5. Pengaruh Berkendara di Putaran Mesin Tinggi
Mengemudi dengan putaran mesin tinggi dalam waktu lama meningkatkan konsumsi bahan bakar secara signifikan. Mengganti gigi di putaran mesin yang tepat membantu menjaga efisiensi tanpa mengorbankan performa.
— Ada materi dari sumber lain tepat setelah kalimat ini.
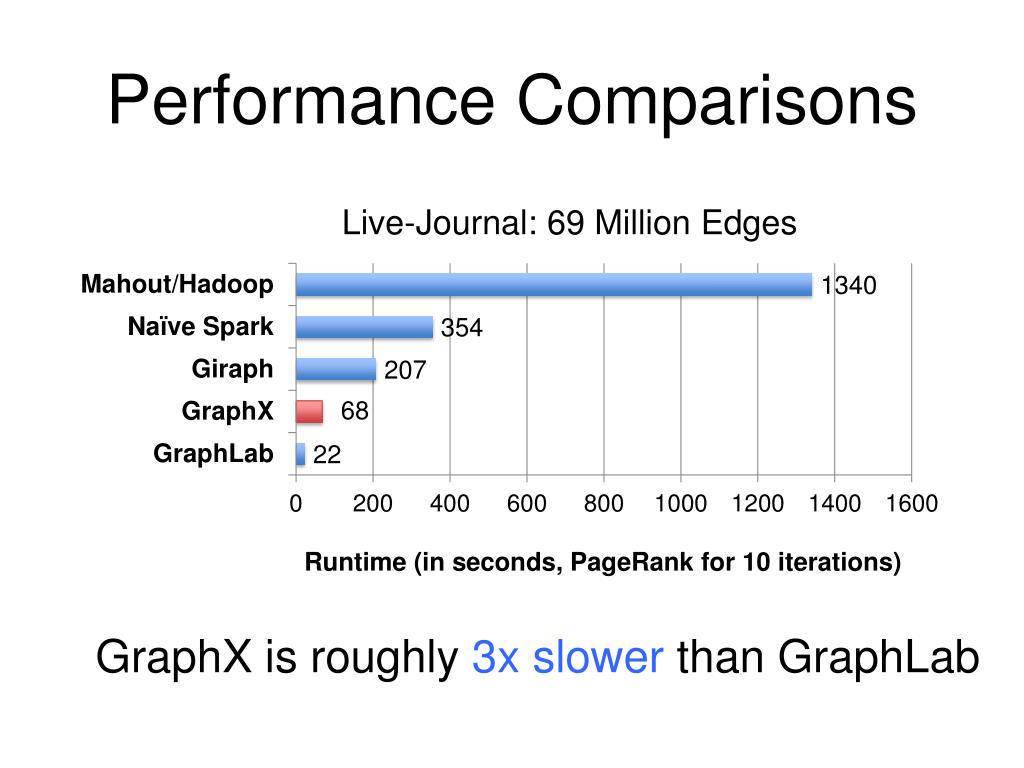 Performance Comparisons

Live-Journal: 69 Million Edges

Mahout/Hadoop 1340
Naïve Spark 354
Giraph 207
GraphX 68
GraphLab 22

0 200 400 600 800 1000 1200 1400 1600

Runtime (in seconds, PageRank for 10 iterations)

GraphX is roughly 3x slower than GraphLab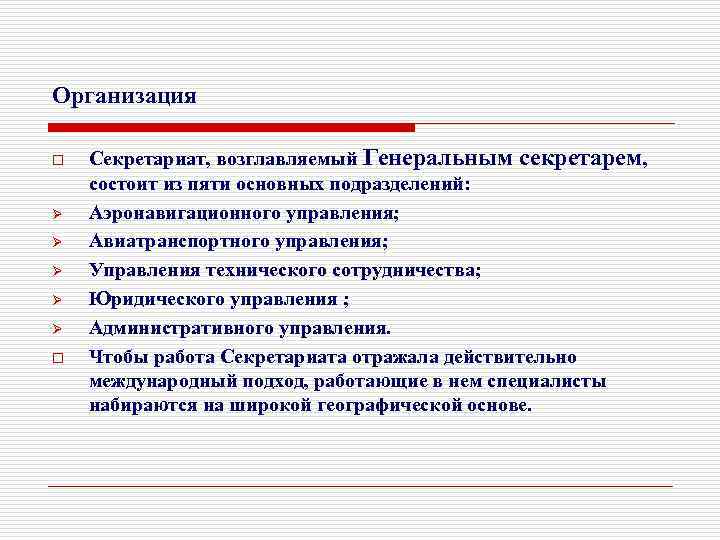 Организация

Секретариат, возглавляемый Генеральным секретарем, состоит из пяти основных подразделений:

Аэронавигационного управления;

Авиатранспортного управления;

Управления технического сотрудничества;

Юридического управления ;

Административного управления.

Чтобы работа Секретариата отражала действительно международный подход, работающие в нем специалисты набираются на широкой географической основе.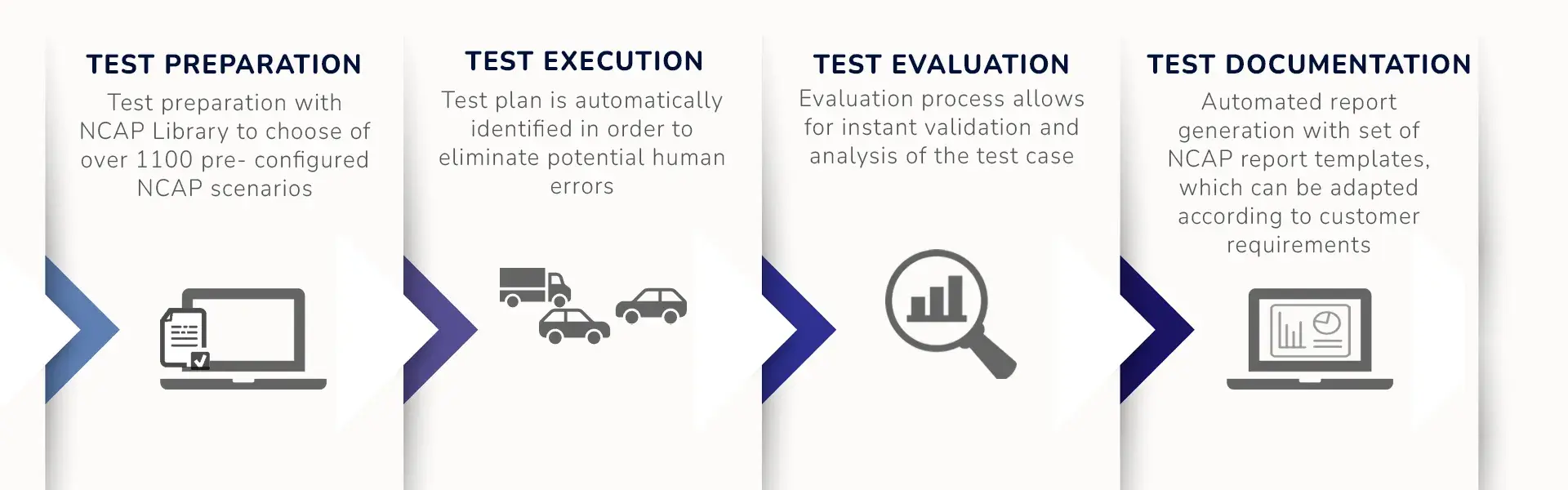 TEST PREPARATION

Test preparation with NCAP Library to choose of over 1100 pre- configured NCAP scenarios

TEST EXECUTION

Test plan is automatically identified in order to eliminate potential human errors

TEST EVALUATION

Evaluation process allows for instant validation and analysis of the test case

TEST DOCUMENTATION

Automated report generation with set of NCAP report templates, which can be adapted according to customer requirements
6. Antisipasi Kondisi Jalan dan Lalu Lintas
Gaya berkendara yang antisipatif memungkinkan pengemudi mengatur kecepatan lebih baik. Membaca lampu lalu lintas, kemacetan, dan pergerakan kendaraan lain membantu menghindari akselerasi dan pengereman yang tidak perlu.
7. Pengaruh Berkendara di Jalan Menanjak dan Menurun
Di jalan menanjak, akselerasi berlebihan membuat konsumsi BBM melonjak. Sementara di jalan menurun, memanfaatkan engine brake dan momentum kendaraan dapat menghemat bahan bakar secara signifikan.
8. Beban Kendaraan dan Cara Mengemudi
Semakin berat beban kendaraan, semakin besar energi yang dibutuhkan untuk bergerak. Gaya berkendara yang halus menjadi semakin penting saat membawa penumpang penuh atau barang bawaan agar konsumsi BBM tetap terjaga.
9. Penggunaan AC dan Perangkat Listrik
AC dan perangkat listrik lain menambah beban kerja mesin. Menggunakan AC secara bijak dan menghindari pengaturan suhu ekstrem membantu menjaga efisiensi bahan bakar.
10. Kebiasaan Pemanasan Mesin
Pemanasan mesin yang terlalu lama pada kendaraan modern justru membuang bahan bakar. Berkendara secara normal setelah mesin menyala lebih efisien dibanding membiarkannya idle terlalu lama.
11. Kecepatan Tinggi dan Hambatan Udara
Pada kecepatan tinggi, hambatan udara meningkat drastis dan membuat mesin membutuhkan lebih banyak tenaga. Mengurangi kecepatan beberapa kilometer per jam saja dapat memberikan perbedaan nyata pada konsumsi BBM.